§ Work required: Your copy must hold every line of the records word for word. It must hold no pictures.

↓

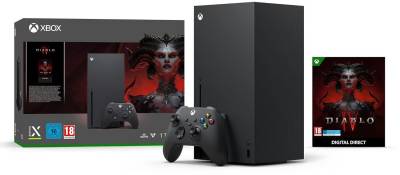 Игровая приставка Microsoft Xbox Series X 1TB Diablo IV Bundle RRT-00037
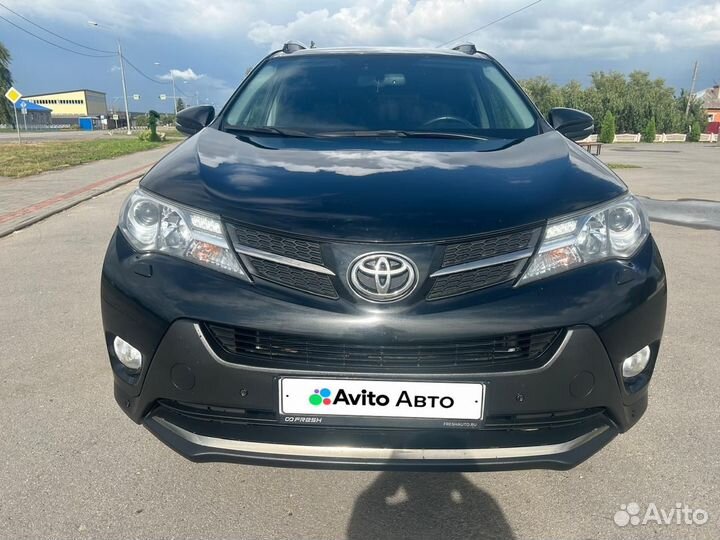 Toyota RAV4 2.0 CVT, 2014, 164 000 км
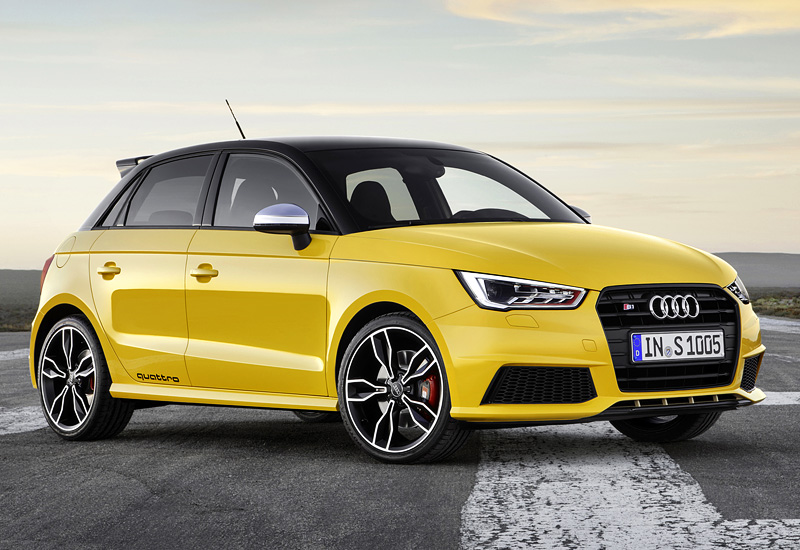 2014 Audi S1 Sportback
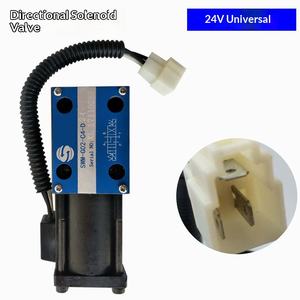 Электромагнитный клапан XTCG 24 В, водонепроницаемый, 4-проводной, номер детали SWM-G02-C4-D24, для вилочных погрузчиков <span class=keywords><strong>TCM</strong></span>, с гарантией 1 год - Product Image 2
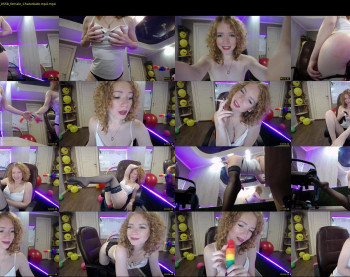abigailmcgee — 35 minute Chaturbate female cam show recording, 720p, Aug 13, 2020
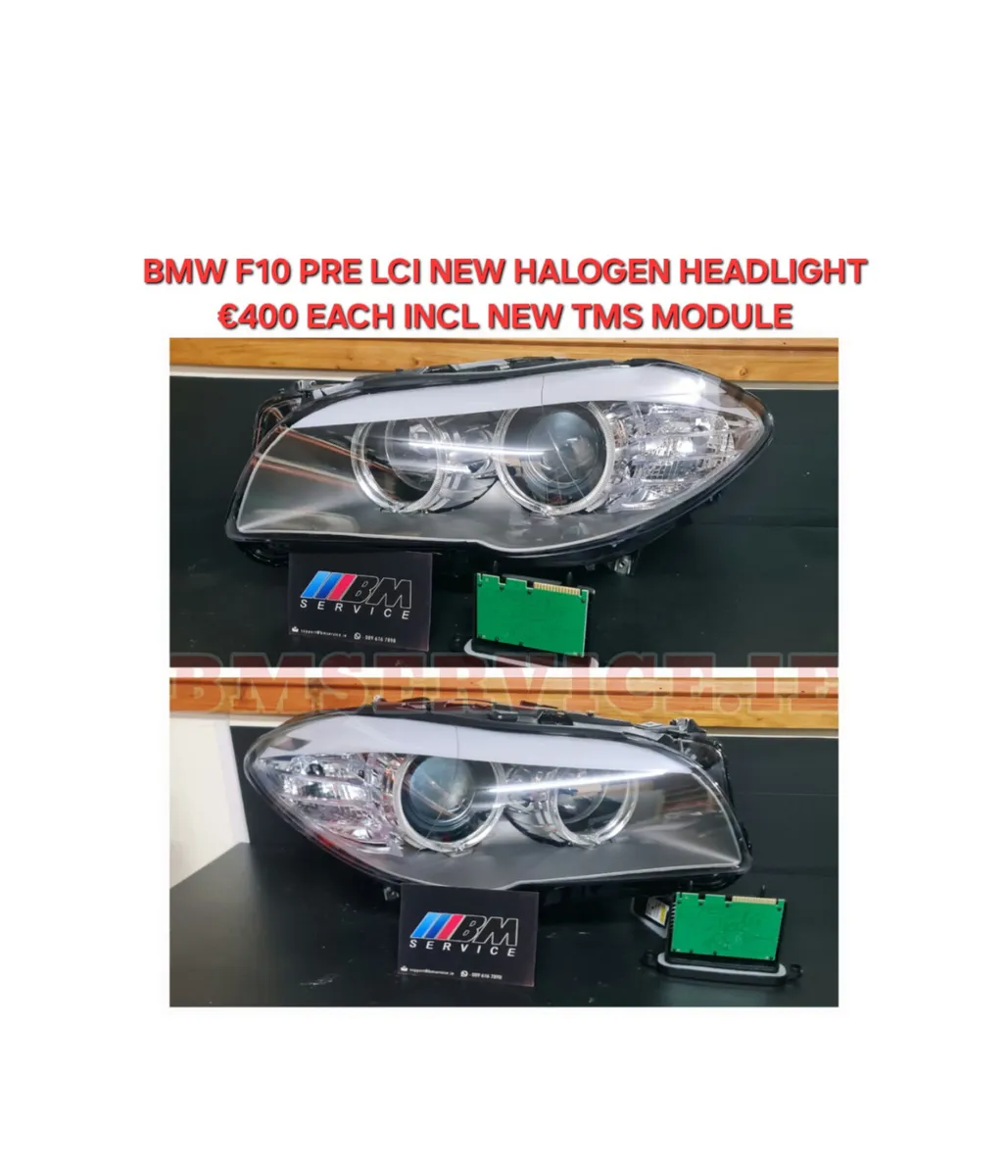 NEW BMW F10 F11 LCI HEADLIGHTS BI XENON OE BMW - Image 2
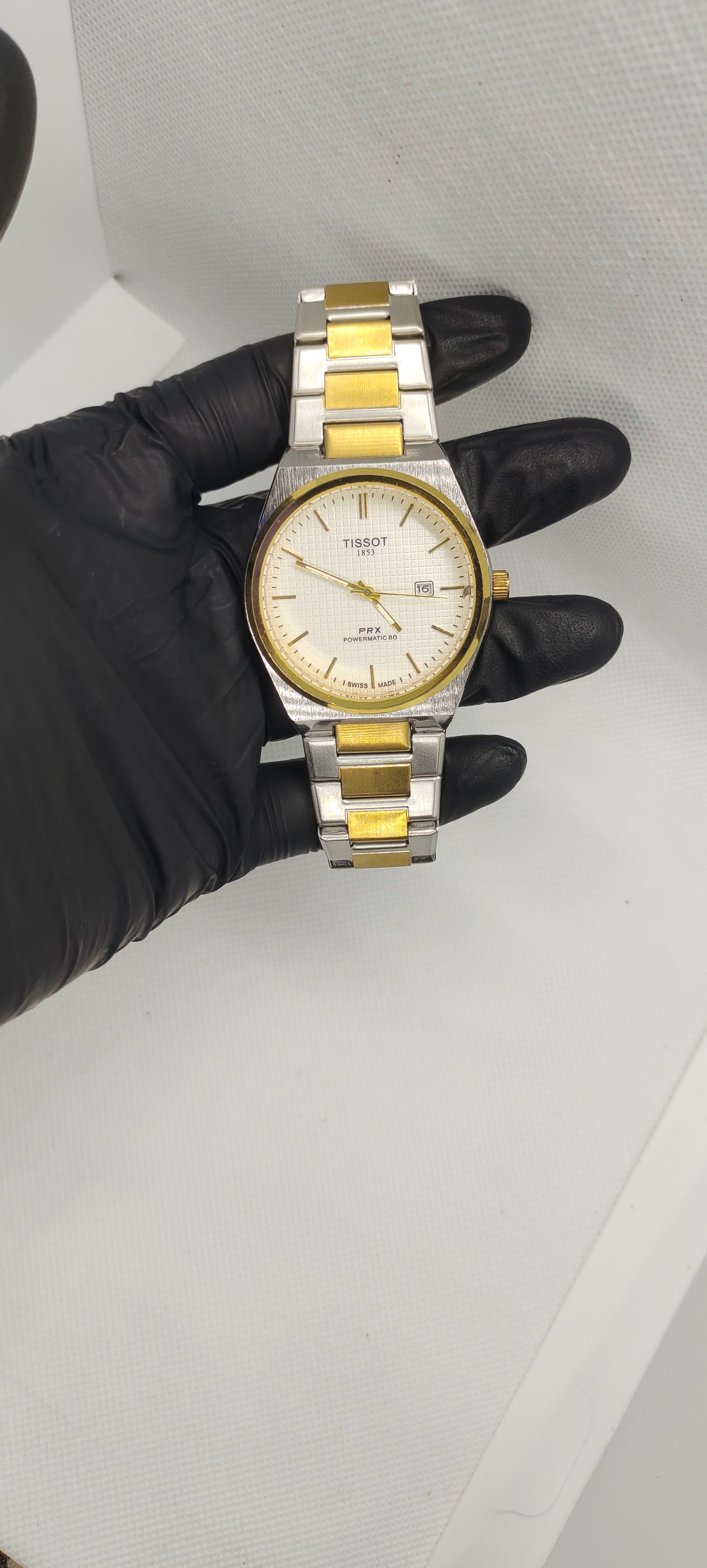 Tissot Gold and Silver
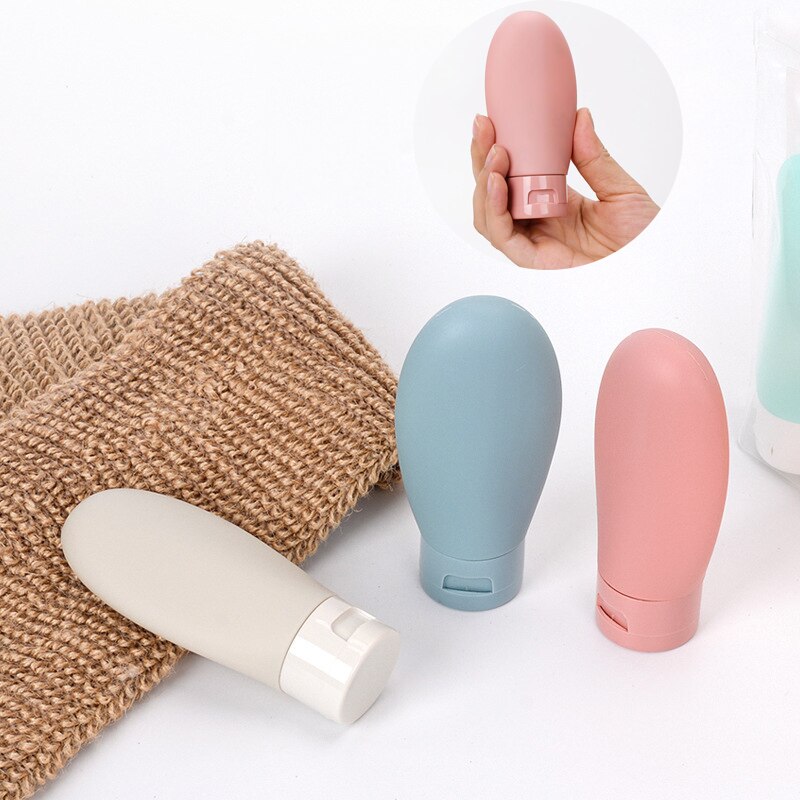 3 Stks/set Nordic Syle Reizen Hervulbare Fles Kit Draagbare Essentie Shampoo Douchegel Flessen Container Kan Dragen Op Het Vliegtuig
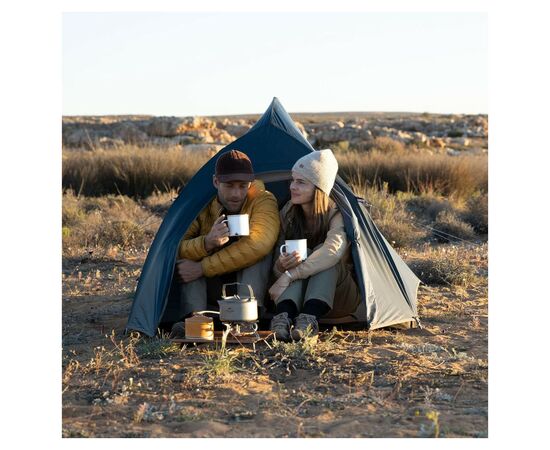 Палатка Naturehike надлегкий одномісний Cloud Up 1 Updated NH18T010-T 20D темно-синій (6927595783276), изображение 4 Палатка Naturehike надлегкий одномісний Cloud Up 1 Updated NH18T010-T 20D темно-синій (6927595783276), изображение 4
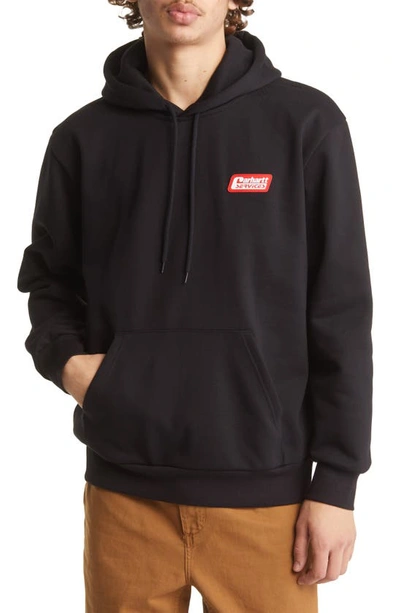 CARHARTT★HOODED FREIGHT SERVICES SWEATSHIRT Carhartt Freight Services Hoodie In Black | ModeSens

↑

§ Answer section:
 Игровая приставка Microsoft Xbox Series X 1TB Diablo IV Bundle RRT-00037
 Toyota RAV4 2.0 CVT, 2014, 164 000 км
 2014 Audi S1 Sportback
 Электромагнитный клапан XTCG 24 В, водонепроницаемый, 4-проводной, номер детали SWM-G02-C4-D24, для вилочных погрузчиков <span class=keywords><strong>TCM</strong></span>, с гарантией 1 год - Product Image 2
abigailmcgee — 35 minute Chaturbate female cam show recording, 720p, Aug 13, 2020
 NEW BMW F10 F11 LCI HEADLIGHTS BI XENON OE BMW - Image 2
 Tissot Gold and Silver
 3 Stks/set Nordic Syle Reizen Hervulbare Fles Kit Draagbare Essentie Shampoo Douchegel Flessen Container Kan Dragen Op Het Vliegtuig
 Палатка Naturehike надлегкий одномісний Cloud Up 1 Updated NH18T010-T 20D темно-синій (6927595783276), изображение 4 Палатка Naturehike надлегкий одномісний Cloud Up 1 Updated NH18T010-T 20D темно-синій (6927595783276), изображение 4
 CARHARTT★HOODED FREIGHT SERVICES SWEATSHIRT Carhartt Freight Services Hoodie In Black | ModeSens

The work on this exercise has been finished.